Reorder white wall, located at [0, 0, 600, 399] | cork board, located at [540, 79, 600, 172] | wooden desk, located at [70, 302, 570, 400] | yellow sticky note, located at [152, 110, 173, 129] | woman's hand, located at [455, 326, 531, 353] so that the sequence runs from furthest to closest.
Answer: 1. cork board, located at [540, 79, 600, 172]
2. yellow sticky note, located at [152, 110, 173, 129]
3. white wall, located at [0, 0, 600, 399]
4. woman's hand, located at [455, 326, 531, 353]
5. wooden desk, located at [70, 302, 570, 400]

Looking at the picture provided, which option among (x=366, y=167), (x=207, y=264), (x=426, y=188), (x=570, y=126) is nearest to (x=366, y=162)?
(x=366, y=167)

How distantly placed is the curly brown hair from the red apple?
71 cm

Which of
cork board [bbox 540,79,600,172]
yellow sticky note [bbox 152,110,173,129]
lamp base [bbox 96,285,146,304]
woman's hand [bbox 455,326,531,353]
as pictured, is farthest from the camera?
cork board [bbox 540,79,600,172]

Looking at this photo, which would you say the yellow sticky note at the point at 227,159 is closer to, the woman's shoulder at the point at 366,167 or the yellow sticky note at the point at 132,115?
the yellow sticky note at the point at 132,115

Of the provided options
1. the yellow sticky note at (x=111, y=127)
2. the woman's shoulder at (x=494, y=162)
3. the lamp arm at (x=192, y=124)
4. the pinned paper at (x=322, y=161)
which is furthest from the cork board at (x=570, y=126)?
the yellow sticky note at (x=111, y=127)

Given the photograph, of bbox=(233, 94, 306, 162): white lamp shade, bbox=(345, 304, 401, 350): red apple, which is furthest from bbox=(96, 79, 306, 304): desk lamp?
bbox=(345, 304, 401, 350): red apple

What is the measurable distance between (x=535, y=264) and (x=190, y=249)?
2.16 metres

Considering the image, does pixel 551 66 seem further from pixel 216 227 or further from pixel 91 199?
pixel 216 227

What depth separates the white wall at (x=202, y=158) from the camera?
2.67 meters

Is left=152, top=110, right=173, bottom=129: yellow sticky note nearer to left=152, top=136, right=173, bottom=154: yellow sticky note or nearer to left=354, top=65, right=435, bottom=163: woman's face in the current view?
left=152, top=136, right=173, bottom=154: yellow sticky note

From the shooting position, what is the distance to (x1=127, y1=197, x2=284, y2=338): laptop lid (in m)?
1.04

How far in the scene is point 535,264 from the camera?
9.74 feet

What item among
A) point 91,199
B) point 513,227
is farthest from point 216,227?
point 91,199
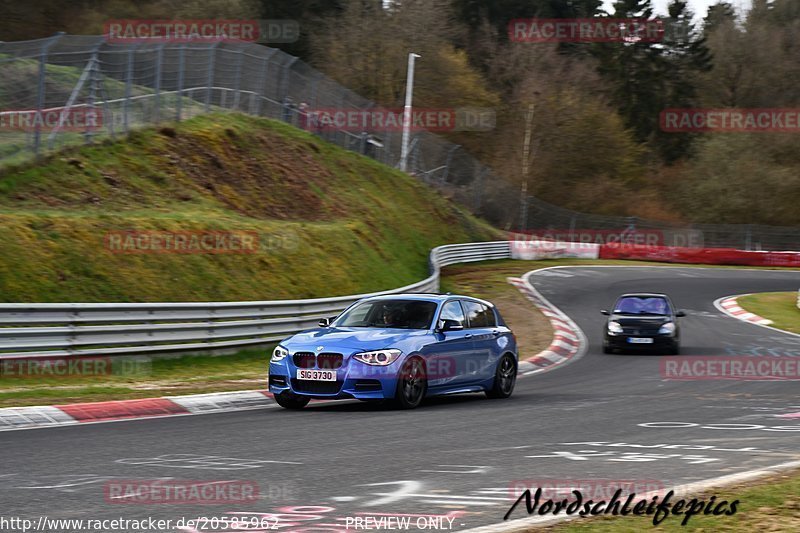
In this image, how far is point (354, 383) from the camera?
12461 millimetres

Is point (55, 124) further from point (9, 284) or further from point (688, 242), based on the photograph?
point (688, 242)

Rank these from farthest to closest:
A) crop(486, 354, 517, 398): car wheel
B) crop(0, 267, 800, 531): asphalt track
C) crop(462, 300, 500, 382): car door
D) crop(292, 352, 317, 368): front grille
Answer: crop(486, 354, 517, 398): car wheel < crop(462, 300, 500, 382): car door < crop(292, 352, 317, 368): front grille < crop(0, 267, 800, 531): asphalt track

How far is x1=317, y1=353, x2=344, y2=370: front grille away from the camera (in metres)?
12.5

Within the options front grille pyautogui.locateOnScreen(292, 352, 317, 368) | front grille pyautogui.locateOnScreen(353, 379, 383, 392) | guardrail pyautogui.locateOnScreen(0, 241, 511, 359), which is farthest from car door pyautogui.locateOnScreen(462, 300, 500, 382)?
guardrail pyautogui.locateOnScreen(0, 241, 511, 359)

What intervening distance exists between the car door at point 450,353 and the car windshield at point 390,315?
21cm

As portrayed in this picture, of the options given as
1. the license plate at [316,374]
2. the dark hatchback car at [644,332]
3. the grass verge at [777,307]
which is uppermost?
the license plate at [316,374]

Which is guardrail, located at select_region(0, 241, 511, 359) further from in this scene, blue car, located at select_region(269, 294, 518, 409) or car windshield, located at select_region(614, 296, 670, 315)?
car windshield, located at select_region(614, 296, 670, 315)

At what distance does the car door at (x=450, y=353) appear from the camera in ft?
44.0

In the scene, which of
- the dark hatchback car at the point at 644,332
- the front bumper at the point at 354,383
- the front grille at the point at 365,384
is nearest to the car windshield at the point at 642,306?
the dark hatchback car at the point at 644,332

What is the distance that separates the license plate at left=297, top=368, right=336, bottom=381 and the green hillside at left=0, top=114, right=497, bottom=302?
242 inches

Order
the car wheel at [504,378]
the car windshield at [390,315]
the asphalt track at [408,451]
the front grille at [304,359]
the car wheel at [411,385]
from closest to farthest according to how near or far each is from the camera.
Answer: the asphalt track at [408,451] < the front grille at [304,359] < the car wheel at [411,385] < the car windshield at [390,315] < the car wheel at [504,378]

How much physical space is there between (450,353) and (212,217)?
1370 cm

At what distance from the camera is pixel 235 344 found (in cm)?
1867

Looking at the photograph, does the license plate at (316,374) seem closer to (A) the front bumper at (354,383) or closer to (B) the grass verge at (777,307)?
(A) the front bumper at (354,383)
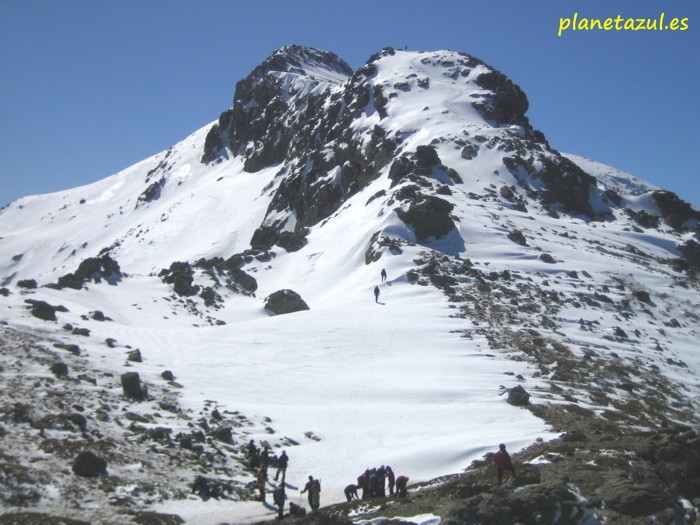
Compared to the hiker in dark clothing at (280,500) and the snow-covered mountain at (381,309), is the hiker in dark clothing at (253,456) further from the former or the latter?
the hiker in dark clothing at (280,500)

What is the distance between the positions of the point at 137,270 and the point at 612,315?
3014 inches

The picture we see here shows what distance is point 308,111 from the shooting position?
13462cm

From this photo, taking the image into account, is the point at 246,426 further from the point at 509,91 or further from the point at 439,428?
the point at 509,91

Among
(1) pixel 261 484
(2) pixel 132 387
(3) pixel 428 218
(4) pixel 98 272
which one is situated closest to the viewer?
(1) pixel 261 484

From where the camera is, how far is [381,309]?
4397 cm

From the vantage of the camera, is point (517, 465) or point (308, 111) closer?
point (517, 465)

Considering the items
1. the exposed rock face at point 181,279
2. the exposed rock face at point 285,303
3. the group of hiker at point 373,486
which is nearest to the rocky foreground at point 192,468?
the group of hiker at point 373,486

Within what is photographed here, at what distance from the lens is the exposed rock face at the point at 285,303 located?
169 feet

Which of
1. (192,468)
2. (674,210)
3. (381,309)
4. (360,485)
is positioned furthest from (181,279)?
(674,210)

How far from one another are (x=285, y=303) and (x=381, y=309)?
11317 millimetres

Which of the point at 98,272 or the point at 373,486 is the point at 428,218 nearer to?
the point at 98,272

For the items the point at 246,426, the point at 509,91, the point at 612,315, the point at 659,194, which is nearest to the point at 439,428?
the point at 246,426

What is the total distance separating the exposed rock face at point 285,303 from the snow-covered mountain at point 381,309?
199mm

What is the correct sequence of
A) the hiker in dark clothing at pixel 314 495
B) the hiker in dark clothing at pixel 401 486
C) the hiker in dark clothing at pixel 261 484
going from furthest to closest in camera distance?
the hiker in dark clothing at pixel 261 484
the hiker in dark clothing at pixel 401 486
the hiker in dark clothing at pixel 314 495
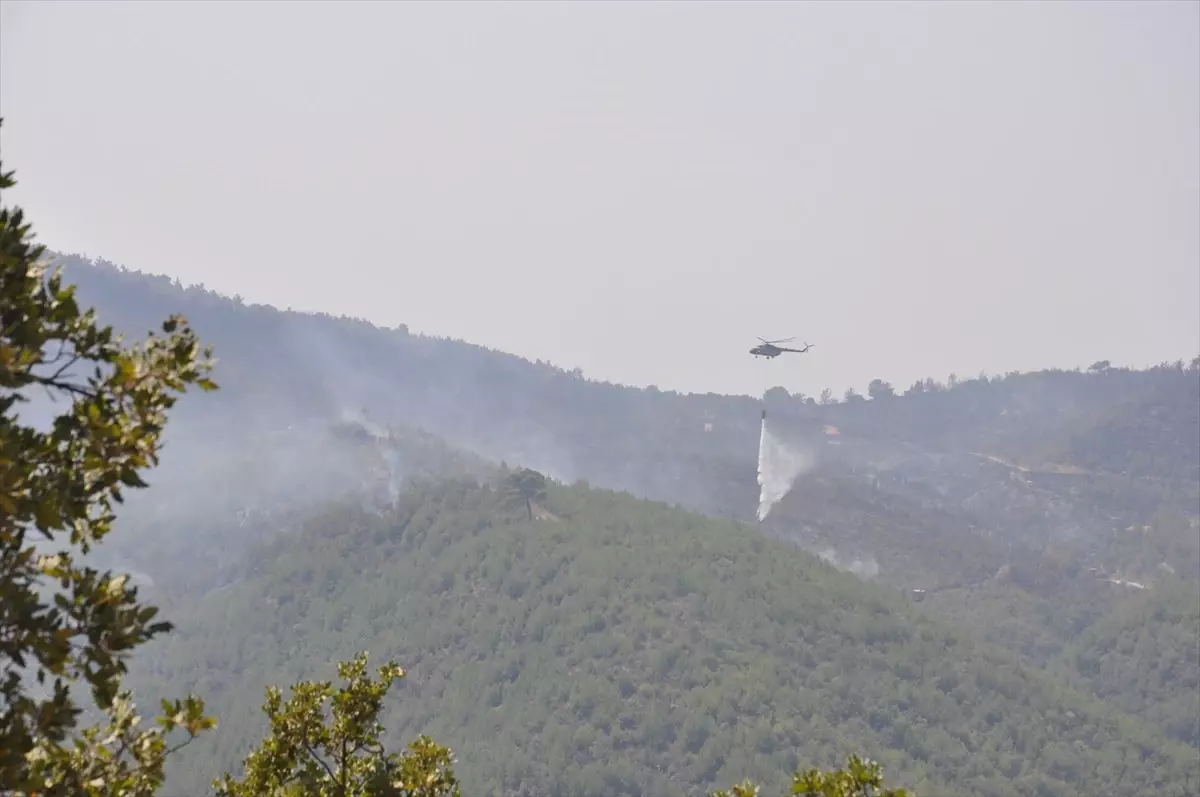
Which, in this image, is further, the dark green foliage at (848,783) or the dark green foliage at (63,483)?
the dark green foliage at (848,783)

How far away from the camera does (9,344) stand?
12914 millimetres

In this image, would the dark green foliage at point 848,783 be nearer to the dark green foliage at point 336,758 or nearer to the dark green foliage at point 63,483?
the dark green foliage at point 336,758

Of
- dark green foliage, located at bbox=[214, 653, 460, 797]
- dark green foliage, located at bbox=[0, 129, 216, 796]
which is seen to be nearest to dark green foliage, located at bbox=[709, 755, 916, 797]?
dark green foliage, located at bbox=[214, 653, 460, 797]

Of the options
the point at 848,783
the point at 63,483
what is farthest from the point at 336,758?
the point at 63,483

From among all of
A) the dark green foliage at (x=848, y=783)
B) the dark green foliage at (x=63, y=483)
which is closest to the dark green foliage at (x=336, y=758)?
the dark green foliage at (x=848, y=783)

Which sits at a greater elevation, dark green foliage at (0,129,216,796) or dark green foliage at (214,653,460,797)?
dark green foliage at (0,129,216,796)

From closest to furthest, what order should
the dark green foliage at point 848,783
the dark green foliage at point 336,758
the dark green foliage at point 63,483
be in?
the dark green foliage at point 63,483 < the dark green foliage at point 848,783 < the dark green foliage at point 336,758

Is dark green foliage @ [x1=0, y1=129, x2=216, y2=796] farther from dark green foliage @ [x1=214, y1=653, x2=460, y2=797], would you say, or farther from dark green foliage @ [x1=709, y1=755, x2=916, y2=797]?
dark green foliage @ [x1=709, y1=755, x2=916, y2=797]

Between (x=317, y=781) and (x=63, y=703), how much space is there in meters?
9.88

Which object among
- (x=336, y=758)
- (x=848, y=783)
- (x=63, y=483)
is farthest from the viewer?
(x=336, y=758)

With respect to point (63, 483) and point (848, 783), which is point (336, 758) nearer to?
point (848, 783)

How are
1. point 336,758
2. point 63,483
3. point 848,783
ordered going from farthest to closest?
1. point 336,758
2. point 848,783
3. point 63,483

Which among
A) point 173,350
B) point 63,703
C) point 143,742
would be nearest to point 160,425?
point 173,350

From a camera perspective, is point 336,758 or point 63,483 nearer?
point 63,483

■ ■ ■

Set problem:
Retype the lines between the one holding "What is the measurable" and the one holding "2.67 meters", inclusive, keeping every character the same.

Result for this exercise:
What is the measurable distance between (x=535, y=264) and (x=190, y=249)?
2.16 metres

Considering the image, does pixel 551 66 seem further from pixel 216 227 or further from pixel 91 199?
pixel 216 227

What depth separates the white wall at (x=202, y=158) from the camera?
2.67 meters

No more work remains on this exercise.